Objectifs:
1: Résumez en deux phrases le texte sur le financement du « RSA activité ».
2: Selon le texte sur le financement du « RSA activité », quel montant a été consommé au titre du « RSA jeunes » depuis le 1er septembre ?

Texte retenu:
★ ★ ★ ★ ★ ★ ★

Le programme « Lutte contre la pauvreté » a prioritairement retenu notre attention. Il finance, à travers le Fonds national des solidarités actives (FNSA), le « RSA activité », c'est-à-dire le complément de revenus versé à ceux que l'on appelle les « travailleurs pauvres ».
En 2009, nous avions voté un amendement réduisant de 500 millions d'euros la subvention de l'Etat au FNSA. Nous avions en effet jugé que la montée en charge du « RSA activité » serait beaucoup plus lente que celle annoncée par le Gouvernement. Les faits nous ont donné raison ! Fin 2010, le FNSA connaîtra un excédent d'environ 1,3 milliard d'euros. Nous devons regretter que ce PLF soit en forme de « bis repetita ».
Du coté des dépenses, le Gouvernement prévoit, sans raisons dûment justifiées, que la montée en charge sera deux fois plus rapide en 2011 qu'en 2010.
Nous ne pensons pas, par exemple, que le « RSA jeunes » puisse constituer une dépense de 20 millions d'euros en 2010 et de 75 millions d'euros en 2011 alors que seulement 163 000 euros ont été consommés depuis le 1er septembre, date d'entrée en vigueur du dispositif. Nous doutons fort que le FNSA soit amené à dépenser plus de 2,2 milliards d'euros en 2011.

★ ★ ★ ★ ★ ★ ★

Informations extraites:

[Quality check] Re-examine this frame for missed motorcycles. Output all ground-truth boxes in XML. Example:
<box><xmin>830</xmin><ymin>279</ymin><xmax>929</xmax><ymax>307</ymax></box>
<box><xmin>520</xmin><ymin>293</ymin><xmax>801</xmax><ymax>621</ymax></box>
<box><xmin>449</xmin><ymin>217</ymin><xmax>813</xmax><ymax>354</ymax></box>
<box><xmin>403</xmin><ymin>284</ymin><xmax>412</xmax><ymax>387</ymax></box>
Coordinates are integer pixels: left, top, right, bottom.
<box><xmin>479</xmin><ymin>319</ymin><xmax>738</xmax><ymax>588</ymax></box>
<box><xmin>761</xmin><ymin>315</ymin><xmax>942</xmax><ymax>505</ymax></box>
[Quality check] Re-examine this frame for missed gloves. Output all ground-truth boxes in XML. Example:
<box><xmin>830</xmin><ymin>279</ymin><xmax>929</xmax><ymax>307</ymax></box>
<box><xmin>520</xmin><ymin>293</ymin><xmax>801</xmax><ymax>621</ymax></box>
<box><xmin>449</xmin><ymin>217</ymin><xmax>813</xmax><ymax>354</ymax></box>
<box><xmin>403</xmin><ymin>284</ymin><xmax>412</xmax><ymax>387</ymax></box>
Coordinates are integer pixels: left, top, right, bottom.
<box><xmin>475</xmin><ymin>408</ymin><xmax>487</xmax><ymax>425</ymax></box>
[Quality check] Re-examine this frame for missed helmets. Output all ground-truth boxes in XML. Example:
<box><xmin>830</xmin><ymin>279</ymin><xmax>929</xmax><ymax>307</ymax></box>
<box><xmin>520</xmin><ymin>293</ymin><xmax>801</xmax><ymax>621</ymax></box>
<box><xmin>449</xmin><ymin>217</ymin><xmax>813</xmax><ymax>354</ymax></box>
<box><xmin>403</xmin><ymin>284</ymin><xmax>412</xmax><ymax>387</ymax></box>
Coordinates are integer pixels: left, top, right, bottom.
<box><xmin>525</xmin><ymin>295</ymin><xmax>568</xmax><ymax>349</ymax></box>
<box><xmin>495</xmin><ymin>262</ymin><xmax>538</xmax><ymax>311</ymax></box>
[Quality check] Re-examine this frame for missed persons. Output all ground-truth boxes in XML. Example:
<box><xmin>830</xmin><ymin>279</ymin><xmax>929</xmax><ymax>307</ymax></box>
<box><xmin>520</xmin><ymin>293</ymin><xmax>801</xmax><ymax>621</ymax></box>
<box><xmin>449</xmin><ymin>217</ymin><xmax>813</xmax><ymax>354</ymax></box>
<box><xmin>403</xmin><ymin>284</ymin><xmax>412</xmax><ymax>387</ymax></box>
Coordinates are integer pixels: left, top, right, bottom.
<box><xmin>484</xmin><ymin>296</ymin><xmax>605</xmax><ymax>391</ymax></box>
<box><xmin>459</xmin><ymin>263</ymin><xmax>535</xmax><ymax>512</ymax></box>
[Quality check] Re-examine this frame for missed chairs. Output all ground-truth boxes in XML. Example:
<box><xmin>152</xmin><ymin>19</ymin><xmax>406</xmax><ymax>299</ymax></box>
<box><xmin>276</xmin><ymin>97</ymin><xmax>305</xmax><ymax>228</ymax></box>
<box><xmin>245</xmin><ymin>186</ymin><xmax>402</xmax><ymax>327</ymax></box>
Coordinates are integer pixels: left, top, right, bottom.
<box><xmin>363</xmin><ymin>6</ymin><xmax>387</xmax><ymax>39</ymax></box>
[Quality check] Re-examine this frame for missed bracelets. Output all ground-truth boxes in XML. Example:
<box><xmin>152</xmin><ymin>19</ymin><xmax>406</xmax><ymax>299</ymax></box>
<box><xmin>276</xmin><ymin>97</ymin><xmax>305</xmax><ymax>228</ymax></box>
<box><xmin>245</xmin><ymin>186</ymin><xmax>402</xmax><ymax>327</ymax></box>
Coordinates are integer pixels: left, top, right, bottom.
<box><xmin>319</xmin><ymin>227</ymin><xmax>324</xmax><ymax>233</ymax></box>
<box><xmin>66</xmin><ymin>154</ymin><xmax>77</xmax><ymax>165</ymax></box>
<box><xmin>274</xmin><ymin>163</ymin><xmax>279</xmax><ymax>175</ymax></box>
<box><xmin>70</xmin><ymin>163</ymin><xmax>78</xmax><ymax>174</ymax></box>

★ ★ ★ ★ ★ ★ ★

Solutions par tâche:
1: Le texte conteste les prévisions budgétaires du Gouvernement pour le Fonds national des solidarités actives (FNSA), qui finance le « RSA activité », c'est-à-dire le complément de revenus versé aux travailleurs pauvres. Après avoir voté en 2009 une réduction de 500 millions d'euros de la subvention de l'État, choix que confirme l'excédent d'environ 1,3 milliard d'euros attendu fin 2010, les auteurs doutent que la montée en charge soit deux fois plus rapide en 2011 et que le FNSA dépense plus de 2,2 milliards d'euros cette année-là.

2: Seulement 163 000 euros.